Il est dans le concret. Entre 12 et 24 mois en moyenne, lorsque l’adulte lui adresse une consigne, à savoir – de son point de vue – une suite de mots pas toujours intelligibles, l’enfant va avant tout comprendre les noms d’objets (ex : fauteuil, poupée, couche) ainsi que les verbes d’action (ex : monter, courir, crier). Bref, tout ce qui relève de son environnement concret, physique et connu. Le jeune enfant n’est pas en capacité de comprendre les termes abstraits ou conceptuels du style « tu vas réfléchir à ce que tu viens de faire », « je t’ai dit d’attendre ton tour » ou encore « écoute-moi quand je te parle ! » (distinguer ici le verbe « écouter » du verbe « obéir »).
Il vit dans l’agir et le moment présent. Par définition, une règle est un concept complexe, une généralisation. Par exemple « il est interdit de mordre les autres enfants ». Or, le jeune enfant n’est pas en mesure de généraliser une consigne à plusieurs contextes de vie, ni de saisir d’ailleurs la notion abstraite de bien et de mal. L’interdiction que vous lui avez formulée à 10h34 alors qu’il serrait les dents sur le bras de Nola n’est, à ses yeux, plus nécessairement d’actualité à 15h25. Rappelons au passage que le jeune enfant, même s’il est capable de vous répéter mot à mot une règle que vous avez l’habitude de lui adresser, n’est de toute manière pas en capacité d’inhiber ses impulsions. Il ne s’agit donc pas de mauvaise volonté !
Les interdictions varient selon le professionnel, l’enfant et le moment de la journée. Chaque professionnel a ses limites et son propre seuil de tolérance vis-à-vis de tel ou tel comportement. Par exemple : certains d’entre vous vont accepter que l’enfant remonte le toboggan à l’envers ou qu’il grimpe sur la structure motrice avec un jouet, d’autres non. Il arrive que des professionnels se révèlent malgré eux plus stricts avec les enfants stigmatisés « perturbateurs » ou « pas obéissants » qu’avec les autres. Enfin, un même professionnel est susceptible d’être plus ferme et moins tolérant le matin, quand il sera encore en pleine forme, et plus laxiste et permissif en fin de journée, quand il sera fatigué et épuisé d’avoir répété des dizaines de fois la même consigne ! Autant de variations qui brouillent la bonne compréhension des messages.
Comment formuler les interdits pour mieux se faire comprendre ?
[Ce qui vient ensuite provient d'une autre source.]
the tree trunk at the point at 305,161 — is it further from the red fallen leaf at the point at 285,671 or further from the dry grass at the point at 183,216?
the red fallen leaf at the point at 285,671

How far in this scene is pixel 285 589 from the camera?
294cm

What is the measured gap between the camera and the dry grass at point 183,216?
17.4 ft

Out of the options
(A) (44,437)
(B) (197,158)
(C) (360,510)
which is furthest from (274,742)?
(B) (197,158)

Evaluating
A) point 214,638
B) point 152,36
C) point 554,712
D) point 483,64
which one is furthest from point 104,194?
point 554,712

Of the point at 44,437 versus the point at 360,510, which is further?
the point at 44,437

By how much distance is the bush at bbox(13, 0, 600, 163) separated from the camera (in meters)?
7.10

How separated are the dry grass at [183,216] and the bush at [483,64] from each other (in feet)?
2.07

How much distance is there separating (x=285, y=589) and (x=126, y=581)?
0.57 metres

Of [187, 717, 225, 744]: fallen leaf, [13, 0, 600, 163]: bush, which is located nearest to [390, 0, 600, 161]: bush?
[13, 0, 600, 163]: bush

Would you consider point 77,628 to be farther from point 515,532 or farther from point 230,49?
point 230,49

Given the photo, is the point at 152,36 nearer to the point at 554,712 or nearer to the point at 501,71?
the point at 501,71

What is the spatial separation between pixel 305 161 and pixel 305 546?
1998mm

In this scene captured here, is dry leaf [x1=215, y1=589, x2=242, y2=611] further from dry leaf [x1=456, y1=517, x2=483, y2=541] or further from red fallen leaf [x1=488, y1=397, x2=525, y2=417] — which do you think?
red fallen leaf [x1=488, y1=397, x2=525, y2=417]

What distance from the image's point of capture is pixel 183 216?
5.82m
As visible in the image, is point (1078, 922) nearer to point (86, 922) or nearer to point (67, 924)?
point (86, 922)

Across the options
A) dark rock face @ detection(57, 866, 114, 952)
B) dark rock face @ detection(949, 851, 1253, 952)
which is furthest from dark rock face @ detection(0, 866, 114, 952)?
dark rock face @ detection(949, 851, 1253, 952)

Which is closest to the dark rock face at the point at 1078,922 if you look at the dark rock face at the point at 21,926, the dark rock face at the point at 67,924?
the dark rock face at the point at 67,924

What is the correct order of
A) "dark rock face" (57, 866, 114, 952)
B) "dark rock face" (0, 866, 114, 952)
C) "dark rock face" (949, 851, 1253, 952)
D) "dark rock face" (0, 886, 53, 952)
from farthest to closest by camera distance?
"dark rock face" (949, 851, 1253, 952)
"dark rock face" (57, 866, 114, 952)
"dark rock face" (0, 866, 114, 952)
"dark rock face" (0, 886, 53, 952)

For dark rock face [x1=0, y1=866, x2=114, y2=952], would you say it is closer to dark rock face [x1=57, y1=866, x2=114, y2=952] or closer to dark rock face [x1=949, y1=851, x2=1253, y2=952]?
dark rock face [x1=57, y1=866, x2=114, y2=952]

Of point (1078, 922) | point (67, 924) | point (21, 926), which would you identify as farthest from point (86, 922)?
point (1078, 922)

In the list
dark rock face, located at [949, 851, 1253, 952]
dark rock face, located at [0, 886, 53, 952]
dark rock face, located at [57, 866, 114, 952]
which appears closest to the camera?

Adressez-vous individuellement à l’enfant. Placez votre visage à la hauteur du sien, à une trentaine de centimètres lorsque vous souhaitez lui transmettre votre message. Evitez de lui « crier » une instruction à travers le lieu de vie, alors qu’il est en pleine action, « indisponible » psychiquement.
Soyez ferme mais non agressif. Veillez à adopter une expression du visage qui soit en harmonie avec le contenu de votre interdit, c’est-à-dire le visage fermé, les sourcils froncés, l’air insatisfait. Pour autant, ne tombez pas dans l’agressivité sans quoi vous induirez chez l’enfant une montée de stress qui s’avèrera contre-productive.
Adressez des instructions positives plutôt que négatives. Sur le plan linguistique, la négation est difficile à traiter car elle implique une gymnastique intellectuelle plus complexe qu’une affirmation. L’enfant doit se représenter mentalement le contenu de votre instruction (« morsure – bras – Nola ») puis « l’annuler ». Ce qui est d’autant plus complexe qu’il est dans l’agir et l’impulsivité ! Au lieu de lui dire « ne monte pas sur le fauteuil », dites-lui simplement « descends ». Privilégiez des consignes simples comme « Arrête », « Non », « Stop ».
Privilégiez le « Stop » plutôt que le « Non ». Tous deux n’induisent pas la même attitude chez l’adulte et chez l’enfant. Le « stop » vient stopper un comportement inadapté tandis que le « non » tend à cultiver une dynamique pus agressive et à instaurer un rapport de force.
Formulez une consigne à la fois. Le jeune enfant n’est pas en mesure de stocker dans sa tête plusieurs informations simultanément, de les prioriser et de planifier ses actions en conséquence. Prenez le temps de décomposer vos consignes, étape par étape.
Intervenez physiquement, mais avec douceur. Nous avons vu que l’enfant était davantage dans l’agir, le concret et le physique que dans le mental. Il peut être complexe, compte tenu de son développement, de faire le lien entre les mots et les gestes. Ainsi, s’il ne parvient pas à exécuter votre consigne, comme par exemple « descends du fauteuil », accompagnez-le physiquement jusqu’au sol. De même, si vous souhaitez qu’il caresse le bras de Nola au lieu d’y mettre ses dents, caressez vous-même son bras (avec son accord bien entendu !), sans doute vous imitera-t-il.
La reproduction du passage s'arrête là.